Tax reform would provide much-needed boost for Canada’s stagnant economy
As stagnant economic growth and declining living standards become increasingly salient, it’s clear that governments across the country must change their approach. One area ripe for reform, that governments continue to ignore, is Canada’s uncompetitive personal income taxes.
In recent years, weak economic growth has resulted in an extended decline in Canadian living standards. From the middle of 2019 to the end of 2023, inflation-adjusted gross domestic product (GDP) per person—a broad measure of individual living standards—declined 3.0 per cent from $59,905 to $58,111. In other words, Canadian living standards at the end of 2023 were worse than they were four and a half years prior.
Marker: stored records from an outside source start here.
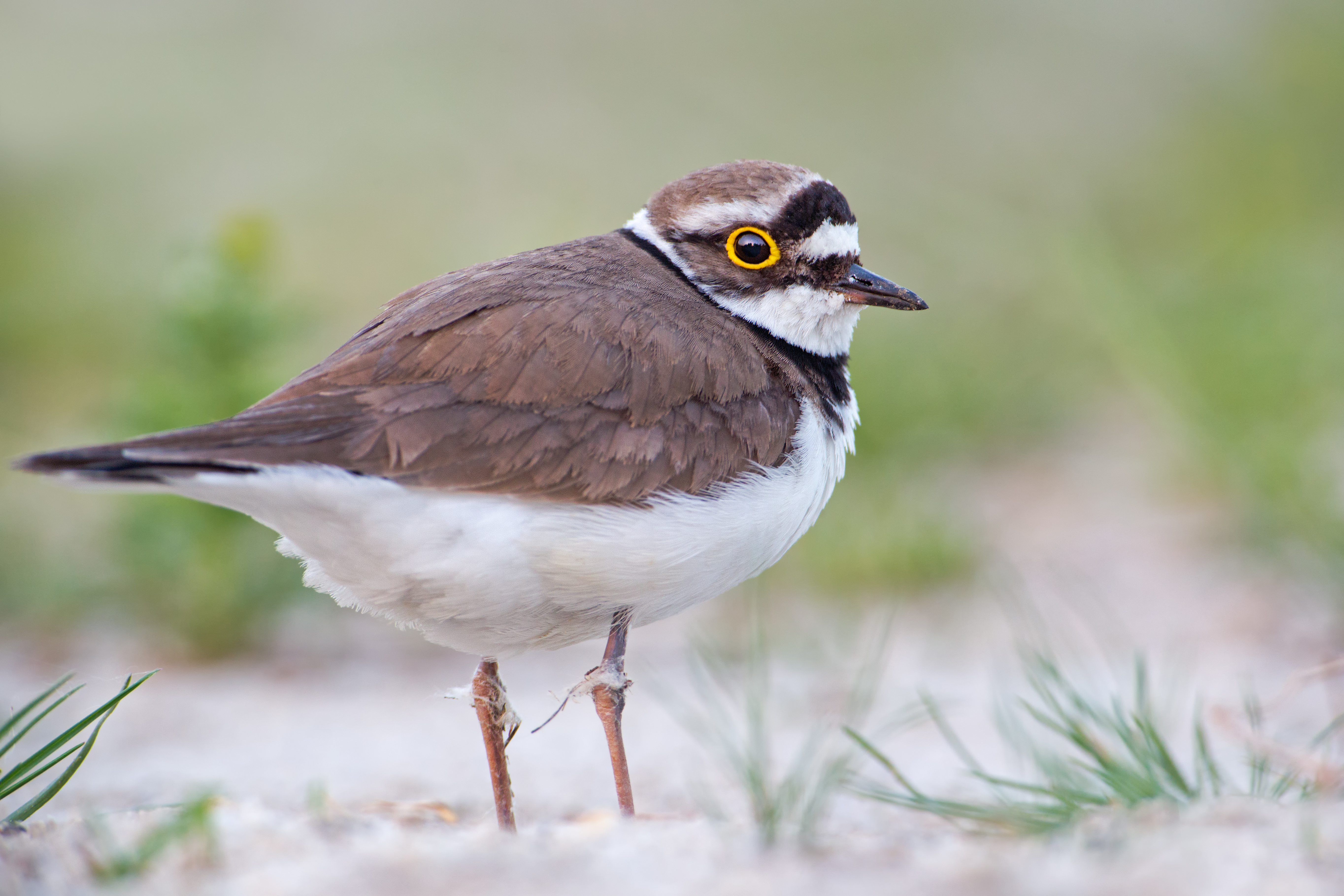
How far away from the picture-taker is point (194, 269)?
504 cm

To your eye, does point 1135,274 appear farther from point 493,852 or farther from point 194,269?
point 493,852

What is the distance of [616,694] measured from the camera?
338 centimetres

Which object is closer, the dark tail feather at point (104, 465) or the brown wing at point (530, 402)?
the dark tail feather at point (104, 465)

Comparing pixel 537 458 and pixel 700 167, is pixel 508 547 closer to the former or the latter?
pixel 537 458

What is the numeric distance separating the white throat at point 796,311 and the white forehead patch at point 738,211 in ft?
0.43

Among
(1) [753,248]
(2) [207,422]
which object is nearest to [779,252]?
(1) [753,248]

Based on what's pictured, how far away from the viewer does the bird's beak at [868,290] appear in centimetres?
377


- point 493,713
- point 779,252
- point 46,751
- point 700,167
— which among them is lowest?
point 493,713

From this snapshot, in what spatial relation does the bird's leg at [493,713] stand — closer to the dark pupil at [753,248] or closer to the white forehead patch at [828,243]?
→ the dark pupil at [753,248]

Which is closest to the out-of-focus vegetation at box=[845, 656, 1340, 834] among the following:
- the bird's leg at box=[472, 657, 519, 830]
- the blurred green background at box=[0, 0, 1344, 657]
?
the bird's leg at box=[472, 657, 519, 830]

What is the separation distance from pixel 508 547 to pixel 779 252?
4.40 feet

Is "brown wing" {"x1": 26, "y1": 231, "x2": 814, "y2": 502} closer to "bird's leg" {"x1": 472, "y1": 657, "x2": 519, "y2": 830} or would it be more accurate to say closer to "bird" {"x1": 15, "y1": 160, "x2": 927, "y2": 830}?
"bird" {"x1": 15, "y1": 160, "x2": 927, "y2": 830}

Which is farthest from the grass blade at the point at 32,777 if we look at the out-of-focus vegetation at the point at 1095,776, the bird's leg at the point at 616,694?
the out-of-focus vegetation at the point at 1095,776

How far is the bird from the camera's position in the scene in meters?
2.87
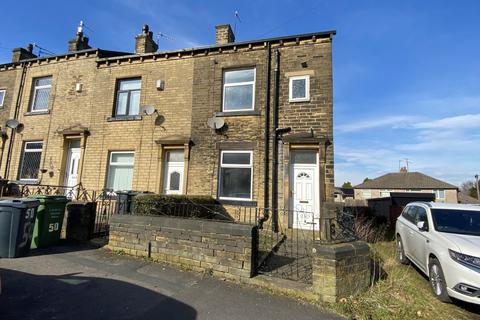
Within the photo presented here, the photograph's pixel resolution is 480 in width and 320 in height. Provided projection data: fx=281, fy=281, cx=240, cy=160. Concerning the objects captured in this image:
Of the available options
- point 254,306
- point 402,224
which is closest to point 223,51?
point 402,224

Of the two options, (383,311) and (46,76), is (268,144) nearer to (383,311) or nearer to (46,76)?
(383,311)

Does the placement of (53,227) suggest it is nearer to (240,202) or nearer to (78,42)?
(240,202)

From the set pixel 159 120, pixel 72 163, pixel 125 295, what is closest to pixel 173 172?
pixel 159 120

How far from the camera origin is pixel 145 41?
1296cm

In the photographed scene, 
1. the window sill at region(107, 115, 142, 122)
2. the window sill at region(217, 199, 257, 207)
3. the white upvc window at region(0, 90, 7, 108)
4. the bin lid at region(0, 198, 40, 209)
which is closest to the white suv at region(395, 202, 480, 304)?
the window sill at region(217, 199, 257, 207)

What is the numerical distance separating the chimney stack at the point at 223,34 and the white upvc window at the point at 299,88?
346 cm

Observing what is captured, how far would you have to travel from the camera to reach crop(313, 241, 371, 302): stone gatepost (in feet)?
14.5

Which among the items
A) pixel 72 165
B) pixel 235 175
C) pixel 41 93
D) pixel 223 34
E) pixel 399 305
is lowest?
pixel 399 305

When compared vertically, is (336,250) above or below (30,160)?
below

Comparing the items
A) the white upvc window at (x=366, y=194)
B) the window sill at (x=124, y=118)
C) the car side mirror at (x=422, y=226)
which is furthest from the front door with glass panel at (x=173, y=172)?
the white upvc window at (x=366, y=194)

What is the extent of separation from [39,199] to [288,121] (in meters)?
7.78

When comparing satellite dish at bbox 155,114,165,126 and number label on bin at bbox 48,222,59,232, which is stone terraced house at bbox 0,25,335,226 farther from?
number label on bin at bbox 48,222,59,232

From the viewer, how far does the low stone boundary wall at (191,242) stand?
16.9ft

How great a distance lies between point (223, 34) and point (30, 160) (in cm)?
1089
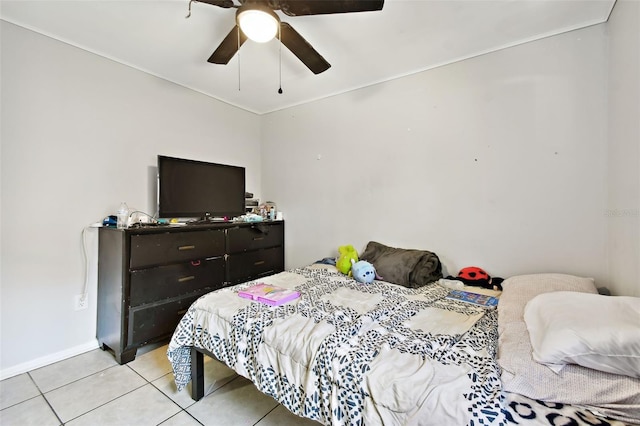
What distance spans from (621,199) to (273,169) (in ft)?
10.4

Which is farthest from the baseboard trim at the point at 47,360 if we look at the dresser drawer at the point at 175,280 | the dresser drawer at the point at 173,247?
the dresser drawer at the point at 173,247

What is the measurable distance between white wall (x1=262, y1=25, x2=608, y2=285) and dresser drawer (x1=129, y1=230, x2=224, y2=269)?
1.13m

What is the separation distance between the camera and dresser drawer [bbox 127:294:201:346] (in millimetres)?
2197

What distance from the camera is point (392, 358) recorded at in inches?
44.1

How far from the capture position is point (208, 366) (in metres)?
2.16

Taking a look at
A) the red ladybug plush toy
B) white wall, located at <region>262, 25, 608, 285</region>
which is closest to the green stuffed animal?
white wall, located at <region>262, 25, 608, 285</region>

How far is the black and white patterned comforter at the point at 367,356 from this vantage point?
2.96 ft

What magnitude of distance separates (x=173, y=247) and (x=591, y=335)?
2565 mm

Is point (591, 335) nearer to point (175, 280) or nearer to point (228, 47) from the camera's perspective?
point (228, 47)

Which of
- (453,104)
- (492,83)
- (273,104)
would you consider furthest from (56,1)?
(492,83)

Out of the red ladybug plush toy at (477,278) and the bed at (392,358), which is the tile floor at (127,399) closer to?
the bed at (392,358)

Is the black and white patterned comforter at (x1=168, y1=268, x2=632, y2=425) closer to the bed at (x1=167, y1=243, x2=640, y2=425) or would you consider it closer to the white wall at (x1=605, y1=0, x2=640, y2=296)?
the bed at (x1=167, y1=243, x2=640, y2=425)

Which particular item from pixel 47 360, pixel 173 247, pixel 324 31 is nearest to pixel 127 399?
pixel 47 360

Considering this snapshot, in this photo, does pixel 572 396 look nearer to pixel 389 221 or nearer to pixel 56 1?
pixel 389 221
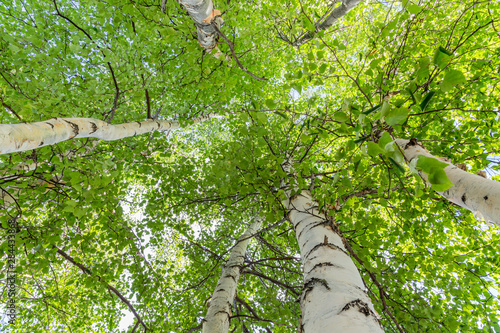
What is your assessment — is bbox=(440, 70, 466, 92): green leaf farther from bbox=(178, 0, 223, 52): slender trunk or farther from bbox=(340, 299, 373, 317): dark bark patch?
bbox=(178, 0, 223, 52): slender trunk

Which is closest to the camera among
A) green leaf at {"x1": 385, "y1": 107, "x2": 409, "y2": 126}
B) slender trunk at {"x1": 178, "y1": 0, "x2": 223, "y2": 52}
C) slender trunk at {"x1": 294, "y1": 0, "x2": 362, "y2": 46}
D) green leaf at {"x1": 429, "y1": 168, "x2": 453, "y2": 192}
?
green leaf at {"x1": 429, "y1": 168, "x2": 453, "y2": 192}

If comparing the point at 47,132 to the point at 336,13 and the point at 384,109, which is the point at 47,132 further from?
the point at 336,13

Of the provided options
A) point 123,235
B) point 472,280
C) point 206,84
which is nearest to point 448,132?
point 472,280

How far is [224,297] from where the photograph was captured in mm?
2951

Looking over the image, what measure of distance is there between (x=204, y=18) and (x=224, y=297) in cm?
393

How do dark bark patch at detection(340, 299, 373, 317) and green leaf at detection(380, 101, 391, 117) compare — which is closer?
green leaf at detection(380, 101, 391, 117)

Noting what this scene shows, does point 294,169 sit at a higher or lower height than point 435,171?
higher

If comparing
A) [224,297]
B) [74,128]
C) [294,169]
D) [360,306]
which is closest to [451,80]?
[360,306]

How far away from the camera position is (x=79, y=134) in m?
2.31

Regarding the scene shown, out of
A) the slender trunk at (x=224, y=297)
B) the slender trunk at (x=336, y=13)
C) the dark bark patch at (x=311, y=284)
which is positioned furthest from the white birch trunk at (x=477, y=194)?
the slender trunk at (x=336, y=13)

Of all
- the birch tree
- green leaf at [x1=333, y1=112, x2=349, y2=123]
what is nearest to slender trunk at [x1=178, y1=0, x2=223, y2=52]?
the birch tree

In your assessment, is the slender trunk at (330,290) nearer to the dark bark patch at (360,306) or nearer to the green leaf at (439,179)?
the dark bark patch at (360,306)

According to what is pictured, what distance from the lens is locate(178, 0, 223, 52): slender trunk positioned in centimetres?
288

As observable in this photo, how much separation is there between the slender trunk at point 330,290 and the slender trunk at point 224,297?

And comparing this to previous periods of decline reveals that Canadians are currently facing the second longest decline in their living standards of the last 40 years.
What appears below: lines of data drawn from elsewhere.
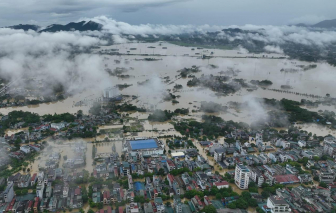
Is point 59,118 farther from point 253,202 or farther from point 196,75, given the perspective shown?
point 196,75

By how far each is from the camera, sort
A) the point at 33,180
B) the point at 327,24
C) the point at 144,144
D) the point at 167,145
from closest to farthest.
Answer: the point at 33,180
the point at 144,144
the point at 167,145
the point at 327,24

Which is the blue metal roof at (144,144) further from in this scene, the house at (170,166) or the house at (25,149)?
the house at (25,149)

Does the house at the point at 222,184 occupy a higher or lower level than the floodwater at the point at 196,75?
lower

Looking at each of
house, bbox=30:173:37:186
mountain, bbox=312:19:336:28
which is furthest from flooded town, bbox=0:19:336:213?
mountain, bbox=312:19:336:28

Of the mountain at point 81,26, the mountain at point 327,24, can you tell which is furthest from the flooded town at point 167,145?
the mountain at point 327,24

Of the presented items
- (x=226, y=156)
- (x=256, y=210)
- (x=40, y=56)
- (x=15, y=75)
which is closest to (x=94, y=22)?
(x=40, y=56)

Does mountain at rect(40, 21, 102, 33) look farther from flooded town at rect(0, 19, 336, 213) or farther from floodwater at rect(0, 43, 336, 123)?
flooded town at rect(0, 19, 336, 213)

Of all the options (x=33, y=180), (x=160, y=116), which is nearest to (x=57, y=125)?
(x=160, y=116)

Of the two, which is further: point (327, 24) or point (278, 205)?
point (327, 24)

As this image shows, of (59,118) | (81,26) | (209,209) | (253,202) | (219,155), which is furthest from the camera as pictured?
(81,26)
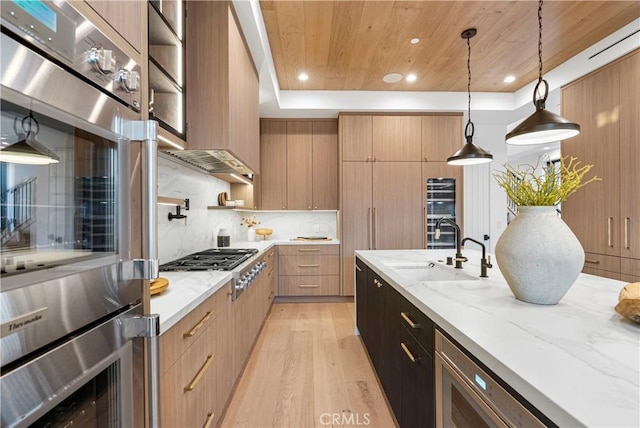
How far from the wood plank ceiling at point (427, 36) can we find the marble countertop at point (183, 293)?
2148 millimetres

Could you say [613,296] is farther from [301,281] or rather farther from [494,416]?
[301,281]

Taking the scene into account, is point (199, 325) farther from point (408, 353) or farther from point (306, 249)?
point (306, 249)

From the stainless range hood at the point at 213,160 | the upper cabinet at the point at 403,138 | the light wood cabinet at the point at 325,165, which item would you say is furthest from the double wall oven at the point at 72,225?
the light wood cabinet at the point at 325,165

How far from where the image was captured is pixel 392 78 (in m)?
3.46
Yet while Canada’s faltering economy and falling living standards were a major issue governments were expected to address in this year’s round of budgets, by and large the federal and provincial governments missed the opportunity to reform a key area holding back economic growth—Canada’s high taxes.
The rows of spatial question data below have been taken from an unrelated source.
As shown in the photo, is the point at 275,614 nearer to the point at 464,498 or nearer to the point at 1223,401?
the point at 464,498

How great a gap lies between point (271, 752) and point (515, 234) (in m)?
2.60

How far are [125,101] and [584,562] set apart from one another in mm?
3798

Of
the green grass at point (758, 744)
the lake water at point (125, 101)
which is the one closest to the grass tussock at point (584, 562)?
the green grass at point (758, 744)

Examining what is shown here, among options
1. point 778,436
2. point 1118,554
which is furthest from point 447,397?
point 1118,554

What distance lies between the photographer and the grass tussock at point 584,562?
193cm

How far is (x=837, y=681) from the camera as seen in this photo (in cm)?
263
A recent study shows that Canada’s marginal personal income tax rates are relatively high compared to the United States and many international countries. Marginal tax rates—which are the tax rates on the next dollar earned—influence people’s decisions to work, invest, or engage in other productive activities.
Comparing the combined (federal and provincial/state) marginal personal income tax rates of 61 Canadian and U.S. jurisdictions shows that at varying income levels, Canadians largely face higher tax rates than their American counterparts. Specifically, when ranking the top combined marginal tax rates in 2023, Canadian provinces occupied nine of the top 10 spots among the 61 jurisdictions. Furthermore, at other income levels such as C$50,000 and C$150,000 all 10 provinces had higher marginal tax rates than every U.S. state.
Similarly, compared to the 38 industrialized countries making up the Organisation for Economic Cooperation and Development (OECD) Canada’s top combined personal income tax rate ranked fifth highest in 2022 (the latest year of comparable data). This was significantly higher than countries such as Australia (16th), the United Kingdom (19th) and the United States (23rd).
But how do high personal income tax rates inhibit economic growth?
Just as businesses compete to hire the best workers, jurisdictions compete to attract and retain highly skilled individuals, such as entrepreneurs or doctors, who contribute significantly to the economy. Though taxes are one of many factors that influence where someone lives, jurisdictions with relatively low taxes generally enjoy a competitive edge in attracting these highly productive individuals. Therefore, countries with more competitive taxes enjoy the economic growth associated with attracting and retaining high-skilled workers.
In addition, high taxes also inhibit economic growth by reducing the reward individuals receive for engaging in productive economic activities. When there’s less reward, people have less incentive to work additional hours or be an entrepreneur. In other words, when people receive less money for their hard work, they are likely to spend less time working than they would otherwise, and the economy suffers as a consequence.
Canadians are feeling the strain of a faltering economy, yet despite it being a clear drag on economic growth, governments across the country continuously fail to meaningfully address the country’s high taxes. Making Canada’s personal income taxes more competitive with other jurisdictions would introduce a much-needed economic boost.